- Document passage:
+---+

Transposable element (TE), also known as transposon or mobile element, is a diversity of DNA segments that can, in a process called transposition, move, or duplicate, from one location in the genome to another. The length of TEs ranges from less than 100-bp to more than 20-kb. After transposition, many types of TEs are flanked by short (~1–20 bp) direct repeats, target site duplications (TSDs), which are derived from the target sequence. However, some TE types, such as Helitron, several Harbinger families and CR1 retrotransposons, do not produce TSDs. The length of TSD is usually a characteristic of a group of TEs and its relatives, but may vary across different groups and superfamilies. TEs constitute the major part of repetitive sequences in most eukaryotic genomes. Other repetitive sequences include tandem repeats (satellite sequences or mini-satellite), sporadic genomic duplications and some multiple-copy host genes (such as rRNA, tRNA, histone genes, etc.). In fact, TEs can be viewed as intra-genomic parasitic elements. Similarly, inter-cellular virus can also be viewed as TEs since they can integrate into the host genome, such as the LTR-retrovirus. TEs have diverse evolutionary impact on host genome.
Machinery and classification of TEs
The transposition of TEs is largely depending on the diverse TE-encoded enzymatic machinery. Some identified enzymes or domains so far include reverse transcriptase, endonuclease, DD[E/D]-transposase (Tpase), Tyrosine-recombinase and Rep/Helicase1. Depending on whether reverse transcription is involved in transposition, TEs are classified into retrotransposon (Class I) and DNA transposon (Class II). In DNA transposons, the underlying enzymes could be either DD[E/D]-transposase (Tpase), or Rep/Helicase (for Helitron), or Tyrosine-recombinase (for Crypton). Depending on the sequence similarity of the key enzymes and additional DNA features, TEs are classified into superfamilies (see TE classification). Each superfamily includes numerous different families.
TE family
In the evolutionary history, a given TE, and its active copies, often maintain their activity in a relatively short period of time. Copies generated from them thus form a family. In older families, the TE members have undergone excessive degeneration, and barely represents the original active sequences. Therefore, family consensus sequences are often rebuilt from individual copies to represent the family. In genome sequences, TEs in most loci are only partial fragments, losing the transposition ability due to the lost of the functional element recognized by the transposition machinery. For example, most Non-LTR retrotransposons are 5’-truncated, due to the earlier termination of reverse transcription, and solo-LTR are likely the recombinant from two identical LTRs of LTR retrotransposons. Only a small percentage of TEs are complete in the sense of containing both termini and encode a full set of enzymes for its transposition. These TEs are termed as autonomous. Consequently, non-autonomous TE does not encode any enzyme involved in transposition, and are transposed in trans. Notably, except for these essential enzymes, TEs may occasionally capture some host genes or gene fragments in the long evolutionary history.

+---+

- Extracted material:
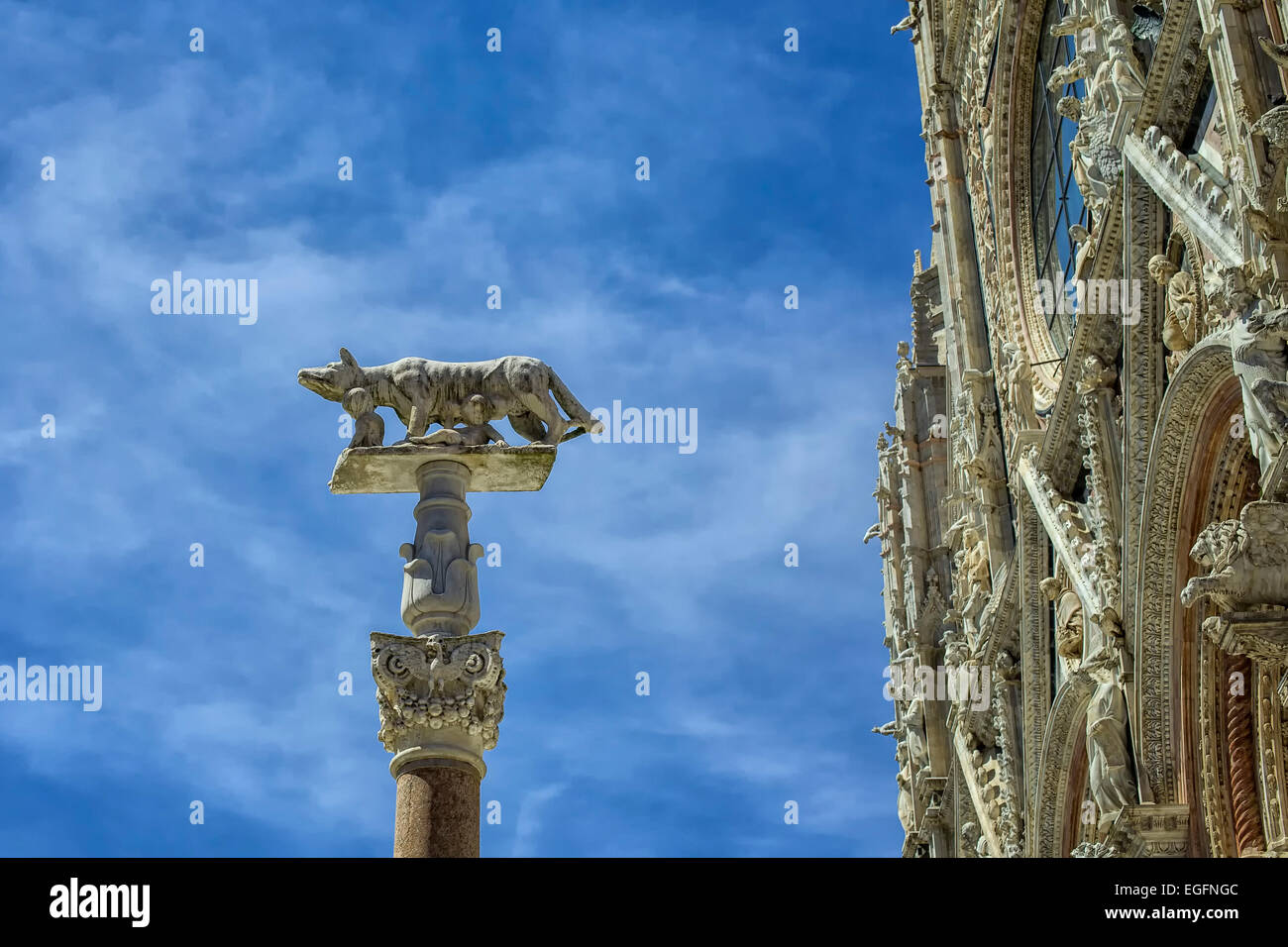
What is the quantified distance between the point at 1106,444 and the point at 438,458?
1010cm

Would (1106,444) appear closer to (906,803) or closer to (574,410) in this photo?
(574,410)

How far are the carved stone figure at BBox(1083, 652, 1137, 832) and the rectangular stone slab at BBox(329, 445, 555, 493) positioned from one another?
8620mm

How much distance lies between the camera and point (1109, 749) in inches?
739

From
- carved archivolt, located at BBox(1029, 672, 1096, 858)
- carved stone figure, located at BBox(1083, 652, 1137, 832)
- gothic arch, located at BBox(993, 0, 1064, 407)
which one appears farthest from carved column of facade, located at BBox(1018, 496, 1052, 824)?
carved stone figure, located at BBox(1083, 652, 1137, 832)

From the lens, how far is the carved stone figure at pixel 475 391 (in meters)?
12.4

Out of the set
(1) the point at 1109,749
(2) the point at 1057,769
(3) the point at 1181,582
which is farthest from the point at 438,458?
(2) the point at 1057,769

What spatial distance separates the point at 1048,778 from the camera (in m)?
22.1

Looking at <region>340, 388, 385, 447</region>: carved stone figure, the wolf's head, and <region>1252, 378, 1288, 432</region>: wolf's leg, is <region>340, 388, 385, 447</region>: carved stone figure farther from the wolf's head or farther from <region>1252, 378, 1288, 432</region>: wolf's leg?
<region>1252, 378, 1288, 432</region>: wolf's leg

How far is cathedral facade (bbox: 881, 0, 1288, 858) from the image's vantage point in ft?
48.8

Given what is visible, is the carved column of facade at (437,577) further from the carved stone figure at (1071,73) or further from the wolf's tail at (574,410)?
the carved stone figure at (1071,73)
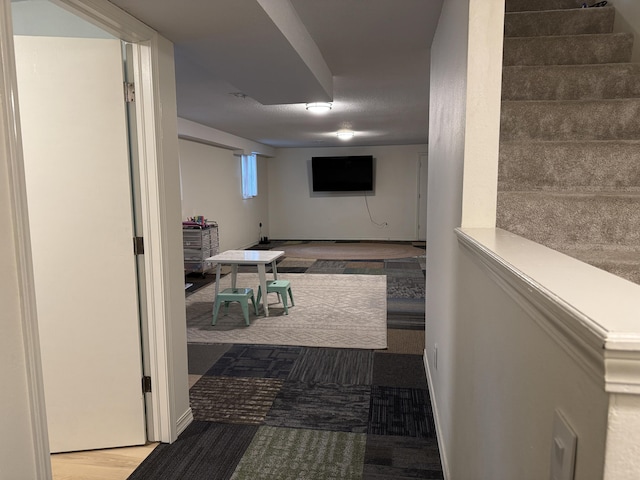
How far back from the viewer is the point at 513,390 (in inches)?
32.2

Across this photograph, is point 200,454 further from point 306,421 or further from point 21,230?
point 21,230

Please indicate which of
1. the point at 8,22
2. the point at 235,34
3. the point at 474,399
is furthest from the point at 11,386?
the point at 235,34

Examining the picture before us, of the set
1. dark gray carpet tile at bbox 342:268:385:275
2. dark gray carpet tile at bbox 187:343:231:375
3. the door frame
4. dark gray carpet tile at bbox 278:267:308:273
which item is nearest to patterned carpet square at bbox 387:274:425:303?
dark gray carpet tile at bbox 342:268:385:275

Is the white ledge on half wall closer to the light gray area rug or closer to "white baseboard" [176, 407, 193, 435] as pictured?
"white baseboard" [176, 407, 193, 435]

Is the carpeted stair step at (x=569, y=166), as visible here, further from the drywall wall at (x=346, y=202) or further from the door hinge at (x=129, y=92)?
the drywall wall at (x=346, y=202)

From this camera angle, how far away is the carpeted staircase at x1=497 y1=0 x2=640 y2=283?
168cm

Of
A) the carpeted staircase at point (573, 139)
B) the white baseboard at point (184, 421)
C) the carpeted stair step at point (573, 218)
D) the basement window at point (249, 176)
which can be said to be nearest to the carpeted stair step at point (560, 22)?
the carpeted staircase at point (573, 139)

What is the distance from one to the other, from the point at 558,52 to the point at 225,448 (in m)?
2.89

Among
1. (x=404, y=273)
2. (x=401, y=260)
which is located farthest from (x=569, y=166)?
(x=401, y=260)

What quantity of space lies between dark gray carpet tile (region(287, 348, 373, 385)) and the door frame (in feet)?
2.97

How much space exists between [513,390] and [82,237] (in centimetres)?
194

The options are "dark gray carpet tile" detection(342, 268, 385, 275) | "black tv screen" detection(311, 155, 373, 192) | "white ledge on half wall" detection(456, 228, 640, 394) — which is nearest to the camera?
"white ledge on half wall" detection(456, 228, 640, 394)

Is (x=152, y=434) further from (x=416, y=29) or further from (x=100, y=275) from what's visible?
(x=416, y=29)

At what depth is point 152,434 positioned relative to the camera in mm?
2213
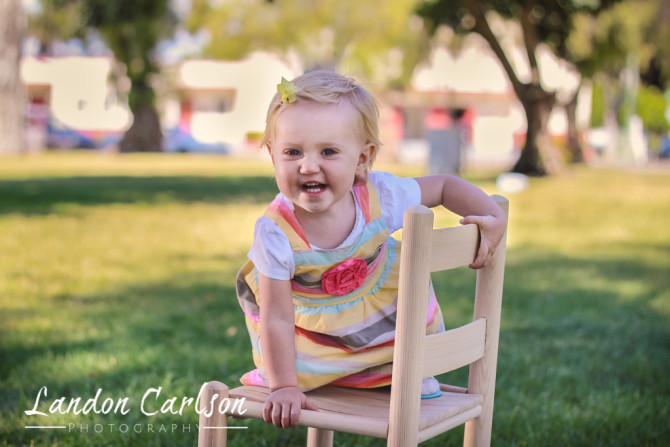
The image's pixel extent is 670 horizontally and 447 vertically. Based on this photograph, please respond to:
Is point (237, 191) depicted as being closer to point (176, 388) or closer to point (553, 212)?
point (553, 212)

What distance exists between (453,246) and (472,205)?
1.04ft

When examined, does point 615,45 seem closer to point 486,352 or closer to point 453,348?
point 486,352

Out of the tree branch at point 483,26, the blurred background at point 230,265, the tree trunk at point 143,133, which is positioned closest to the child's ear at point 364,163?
the blurred background at point 230,265

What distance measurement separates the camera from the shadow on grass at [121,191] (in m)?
11.4

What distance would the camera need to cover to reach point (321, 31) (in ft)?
126

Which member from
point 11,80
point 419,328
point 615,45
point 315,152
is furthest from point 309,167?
point 11,80

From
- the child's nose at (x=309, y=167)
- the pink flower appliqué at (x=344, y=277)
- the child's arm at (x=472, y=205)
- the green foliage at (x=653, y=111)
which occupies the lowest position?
the pink flower appliqué at (x=344, y=277)

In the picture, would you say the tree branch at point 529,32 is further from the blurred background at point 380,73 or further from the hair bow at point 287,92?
the hair bow at point 287,92

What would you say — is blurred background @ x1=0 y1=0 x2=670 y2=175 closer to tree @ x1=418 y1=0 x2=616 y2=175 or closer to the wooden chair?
tree @ x1=418 y1=0 x2=616 y2=175

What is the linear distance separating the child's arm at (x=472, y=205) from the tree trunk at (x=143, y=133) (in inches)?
1163

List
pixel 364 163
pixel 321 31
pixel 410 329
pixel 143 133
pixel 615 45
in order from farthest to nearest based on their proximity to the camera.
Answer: pixel 321 31 → pixel 143 133 → pixel 615 45 → pixel 364 163 → pixel 410 329

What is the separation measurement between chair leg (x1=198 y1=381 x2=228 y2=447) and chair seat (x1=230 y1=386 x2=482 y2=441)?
62 mm

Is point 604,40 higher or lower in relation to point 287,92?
higher

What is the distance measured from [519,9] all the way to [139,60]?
49.1 ft
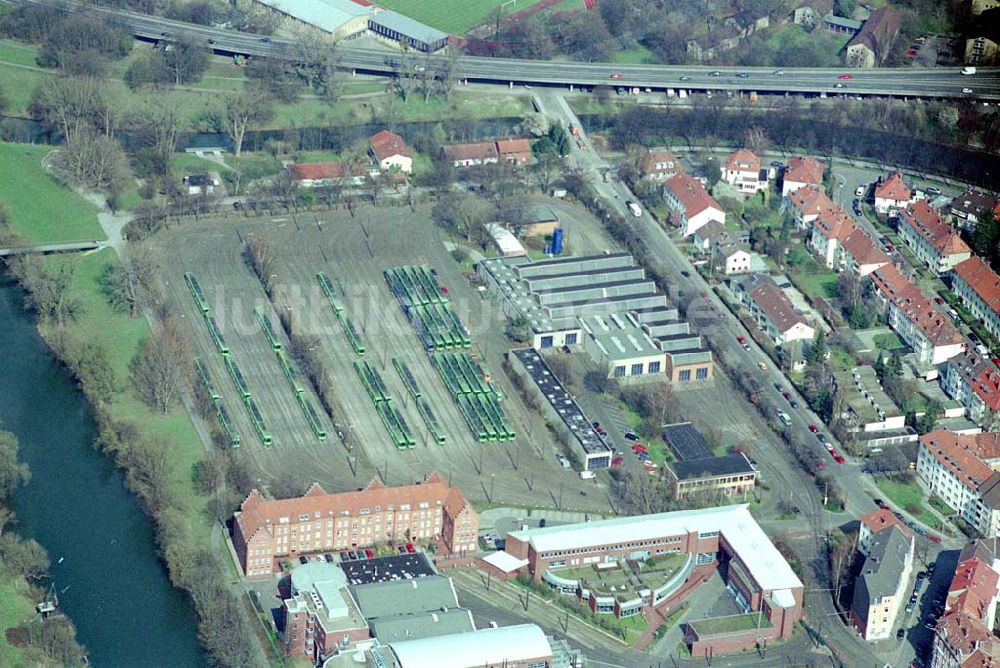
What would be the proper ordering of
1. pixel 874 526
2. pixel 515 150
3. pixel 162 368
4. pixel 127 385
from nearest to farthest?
pixel 874 526
pixel 162 368
pixel 127 385
pixel 515 150

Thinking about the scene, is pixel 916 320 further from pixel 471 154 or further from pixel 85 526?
pixel 85 526

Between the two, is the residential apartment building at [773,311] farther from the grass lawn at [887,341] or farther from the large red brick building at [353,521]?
the large red brick building at [353,521]

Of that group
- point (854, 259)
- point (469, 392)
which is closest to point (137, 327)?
point (469, 392)

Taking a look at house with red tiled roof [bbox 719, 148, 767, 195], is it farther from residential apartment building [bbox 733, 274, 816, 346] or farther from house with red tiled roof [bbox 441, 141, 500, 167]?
house with red tiled roof [bbox 441, 141, 500, 167]

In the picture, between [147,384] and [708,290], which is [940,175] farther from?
[147,384]

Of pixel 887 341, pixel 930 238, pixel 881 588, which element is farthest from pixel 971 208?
pixel 881 588

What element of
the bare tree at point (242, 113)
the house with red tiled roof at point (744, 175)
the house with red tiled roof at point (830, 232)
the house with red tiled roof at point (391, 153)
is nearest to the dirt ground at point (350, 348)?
the house with red tiled roof at point (391, 153)

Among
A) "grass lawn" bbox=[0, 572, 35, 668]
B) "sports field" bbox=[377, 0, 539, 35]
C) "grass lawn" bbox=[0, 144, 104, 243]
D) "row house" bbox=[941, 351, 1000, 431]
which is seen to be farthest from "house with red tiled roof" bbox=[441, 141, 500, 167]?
"grass lawn" bbox=[0, 572, 35, 668]
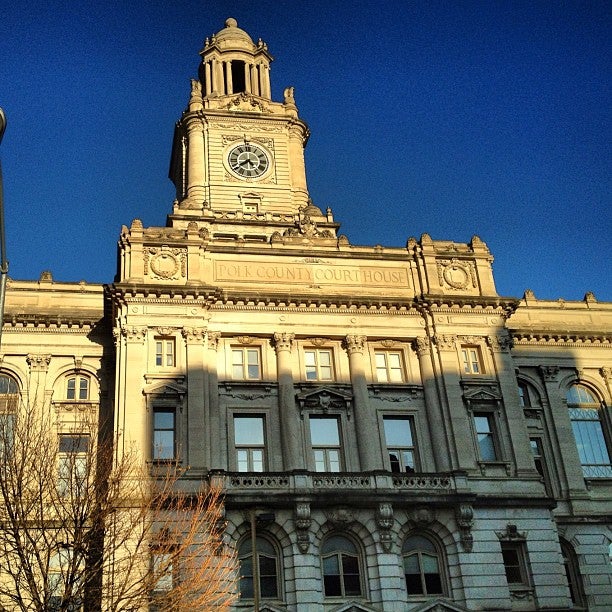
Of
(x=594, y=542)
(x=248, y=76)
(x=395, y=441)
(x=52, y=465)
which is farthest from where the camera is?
(x=248, y=76)

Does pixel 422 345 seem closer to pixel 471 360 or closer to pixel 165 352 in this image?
pixel 471 360

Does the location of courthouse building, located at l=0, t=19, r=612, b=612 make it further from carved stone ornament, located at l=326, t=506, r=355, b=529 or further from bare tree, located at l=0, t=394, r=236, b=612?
bare tree, located at l=0, t=394, r=236, b=612

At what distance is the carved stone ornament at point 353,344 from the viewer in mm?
45094

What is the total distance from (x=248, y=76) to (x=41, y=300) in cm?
3021

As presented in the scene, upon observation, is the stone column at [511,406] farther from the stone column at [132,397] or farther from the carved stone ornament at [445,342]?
the stone column at [132,397]

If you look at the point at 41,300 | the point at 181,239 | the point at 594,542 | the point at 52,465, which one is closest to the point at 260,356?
the point at 181,239

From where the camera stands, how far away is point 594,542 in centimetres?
4709

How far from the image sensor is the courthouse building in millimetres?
39844

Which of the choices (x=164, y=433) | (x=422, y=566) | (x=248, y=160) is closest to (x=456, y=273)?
(x=422, y=566)

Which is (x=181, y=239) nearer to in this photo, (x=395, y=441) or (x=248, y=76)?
(x=395, y=441)

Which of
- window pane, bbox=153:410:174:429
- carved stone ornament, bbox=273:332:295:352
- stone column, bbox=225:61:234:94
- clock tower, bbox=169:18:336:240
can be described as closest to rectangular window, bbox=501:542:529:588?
carved stone ornament, bbox=273:332:295:352

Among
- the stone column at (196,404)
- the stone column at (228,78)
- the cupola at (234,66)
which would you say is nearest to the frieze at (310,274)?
the stone column at (196,404)

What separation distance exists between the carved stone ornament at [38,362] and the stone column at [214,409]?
27.7 feet

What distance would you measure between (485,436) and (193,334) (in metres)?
15.1
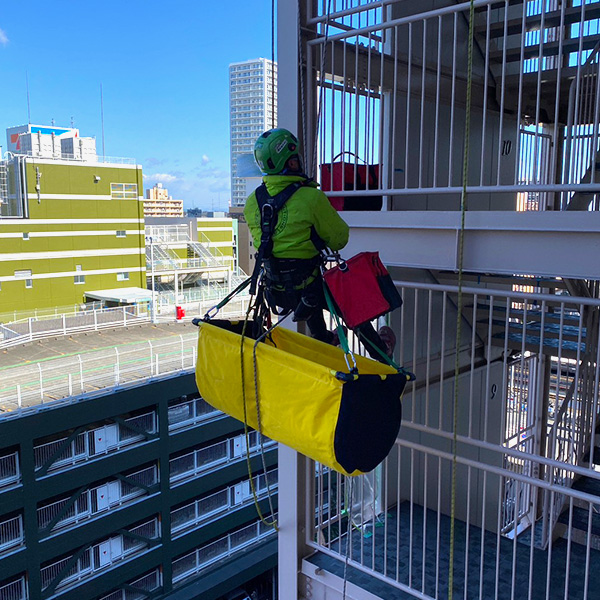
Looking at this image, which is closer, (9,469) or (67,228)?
(9,469)

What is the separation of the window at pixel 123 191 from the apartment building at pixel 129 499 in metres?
11.1

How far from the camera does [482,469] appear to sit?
110 inches

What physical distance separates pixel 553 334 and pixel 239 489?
30.9 ft

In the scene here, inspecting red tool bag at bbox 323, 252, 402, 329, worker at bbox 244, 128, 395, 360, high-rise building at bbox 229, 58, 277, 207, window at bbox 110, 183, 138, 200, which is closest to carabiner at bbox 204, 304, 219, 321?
worker at bbox 244, 128, 395, 360

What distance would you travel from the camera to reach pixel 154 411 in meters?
11.0

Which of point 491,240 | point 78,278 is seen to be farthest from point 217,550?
point 78,278

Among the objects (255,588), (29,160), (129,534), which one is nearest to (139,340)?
(129,534)

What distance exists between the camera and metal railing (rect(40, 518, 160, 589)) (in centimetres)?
949

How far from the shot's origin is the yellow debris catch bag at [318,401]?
1.80m

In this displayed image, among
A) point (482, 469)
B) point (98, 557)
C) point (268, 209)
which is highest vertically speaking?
point (268, 209)

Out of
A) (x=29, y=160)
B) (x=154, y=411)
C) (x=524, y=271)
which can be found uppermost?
(x=29, y=160)

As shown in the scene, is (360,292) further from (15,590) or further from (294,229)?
(15,590)

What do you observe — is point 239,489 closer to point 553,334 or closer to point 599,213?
point 553,334

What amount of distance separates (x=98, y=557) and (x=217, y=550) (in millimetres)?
2658
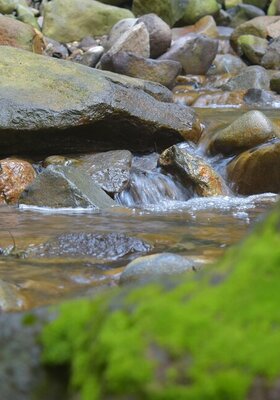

+---+

- Directions:
Quote the transposable elements passage from "Machinery and classification" to "numerous different families.". The lines are not needed for this exercise.

- Solution for this exercise:
Machinery and classification of TEs
The transposition of TEs is largely depending on the diverse TE-encoded enzymatic machinery. Some identified enzymes or domains so far include reverse transcriptase, endonuclease, DD[E/D]-transposase (Tpase), Tyrosine-recombinase and Rep/Helicase1. Depending on whether reverse transcription is involved in transposition, TEs are classified into retrotransposon (Class I) and DNA transposon (Class II). In DNA transposons, the underlying enzymes could be either DD[E/D]-transposase (Tpase), or Rep/Helicase (for Helitron), or Tyrosine-recombinase (for Crypton). Depending on the sequence similarity of the key enzymes and additional DNA features, TEs are classified into superfamilies (see TE classification). Each superfamily includes numerous different families.